The bigger takeaway from the research, the researchers say, is just how unreliable several nonverbal cues seem to be in indicating whether people are listening or not.

“This research suggests that even when people are tuning out, they are engaging in these common nonverbal and paralinguistic signals of listening, by smiling and nodding and leaning forward,” Collins says. “People also rely upon these cues to feign their listening, and they’re doing it effectively.”

Collins and Brooks are currently exploring how verbal cues—pausing and asking questions or calling back to things said earlier, for example—can prompt better communication.

“You can look for moments to check in and ask, ‘Do you understand what I’m saying?’ or ’Are we on the same page with that?’” says Collins. “Or even just pause in conversation and say, ‘I’ll give you a minute to sit with that.’”

On the other side, we can make people feel heard by remembering to ask questions and offering verbal feedback. It might help to think of it like a game, Brooks says.

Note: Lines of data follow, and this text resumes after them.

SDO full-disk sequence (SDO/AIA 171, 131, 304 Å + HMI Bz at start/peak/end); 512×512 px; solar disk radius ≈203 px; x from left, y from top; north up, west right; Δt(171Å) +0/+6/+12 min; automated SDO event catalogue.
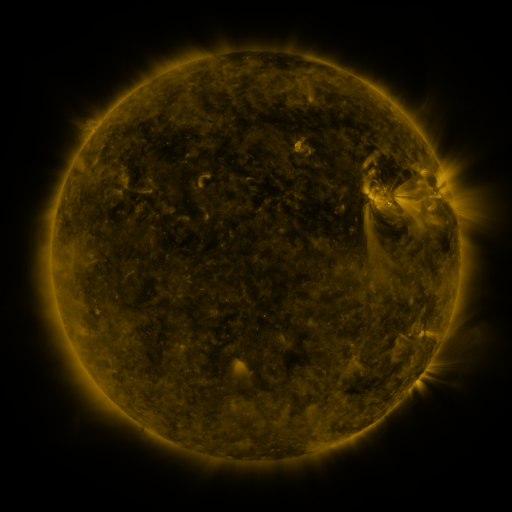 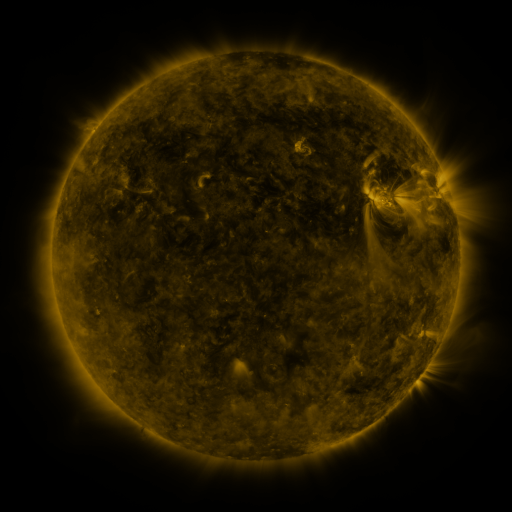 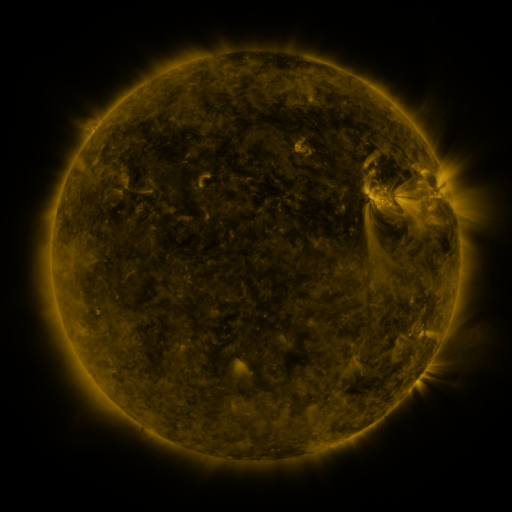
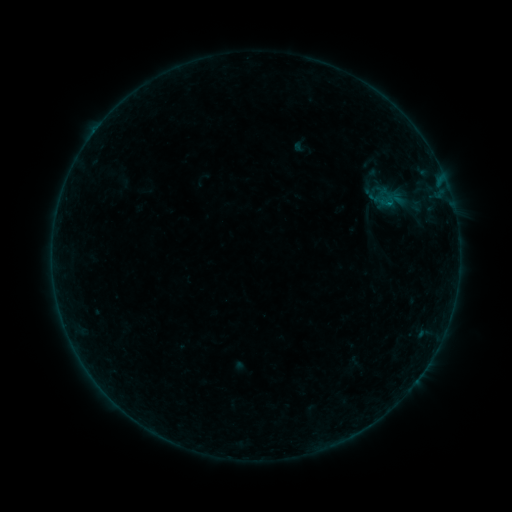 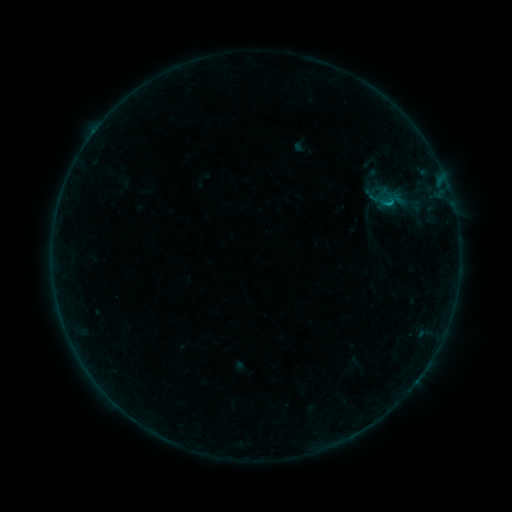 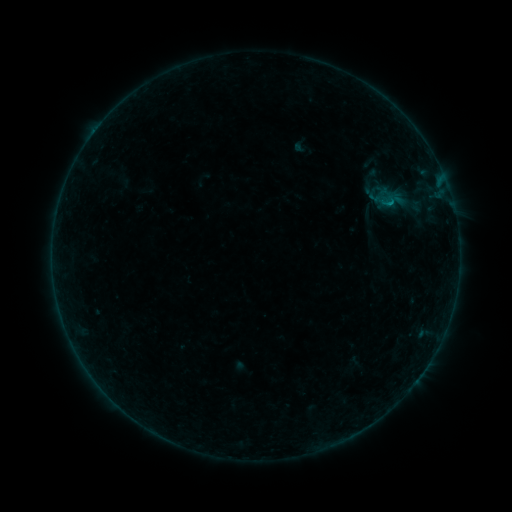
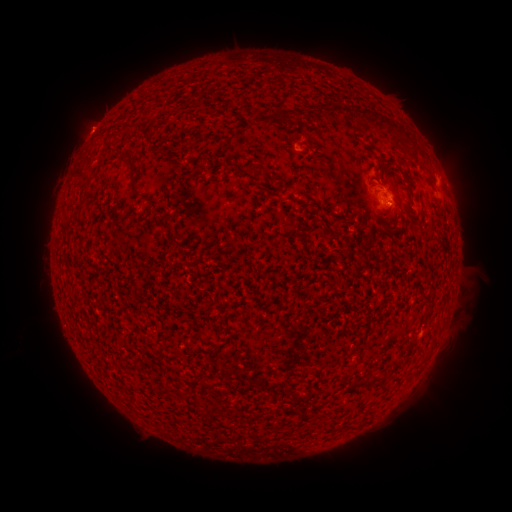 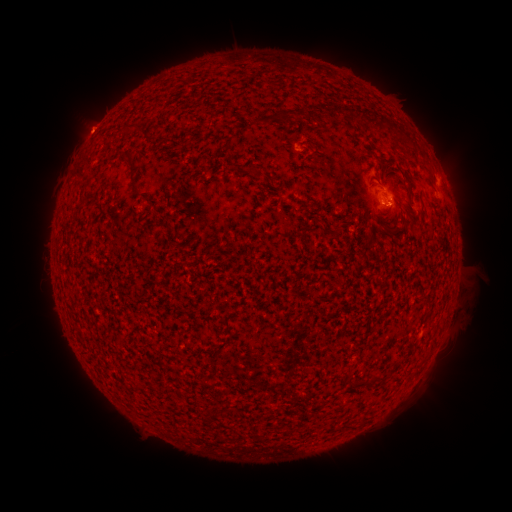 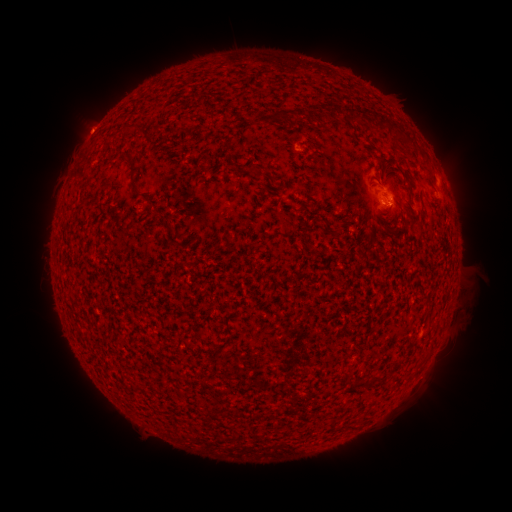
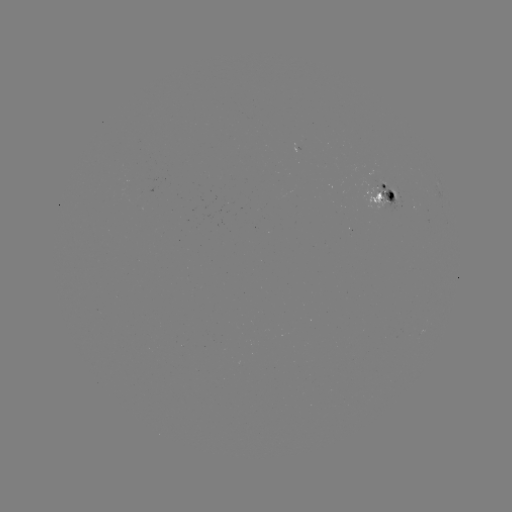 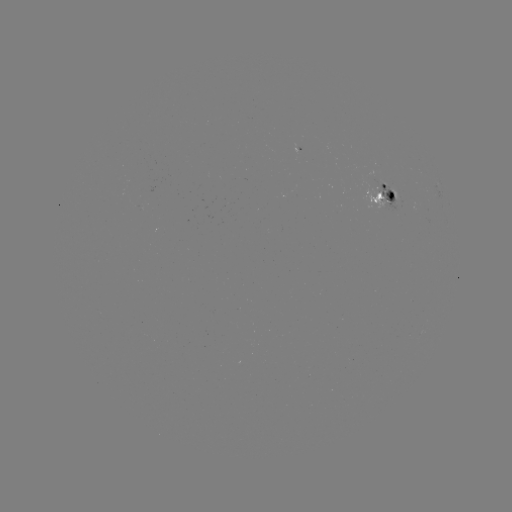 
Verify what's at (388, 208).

“Conversation can be like a constant treasure hunt: What is my partner saying that I could follow up on?” she says. “The hunt for these nuggets can help you stay more attentive to the conversation, and keep your partner engaged, too.”

An even more powerful way to show you’re listening may be through “long-term listening cues,” like calling back from one conversation to an earlier one. For example, a boss who remembers an employee is going to a concert over the weekend can signal she cares on Monday morning by asking the employee about the show.

In moments where we find we aren’t paying attention, meanwhile, it may be as simple as apologizing and asking the speaker to repeat what they said—but many of us are reluctant to do that because it seems to show we didn’t care about what the other person was saying. In reality, however, it may demonstrate that you do care about the other person enough to understand them correctly, the researchers say.

“You are saying, I want to repair this because I think what you said is really important,” says Collins. “It’s better than them finding out three days later you weren’t engaged.”

More than anything, says Brooks, it’s important to give ourselves and other people grace, realizing that attention naturally waxes and wanes over the course of a conversation, and that fact doesn’t necessarily reflect how we feel about each other.

“We start talking when we are toddlers and do it our whole lives, so we think we should be experts at it,” she says, “but we often have very unreasonable expectations about how hard it is to talk and pay attention. No one is perfect at it.” Once we realize that, it may make it easier to occasionally stop a conversation and say: “I’m sorry, can you repeat that? I wasn’t listening.”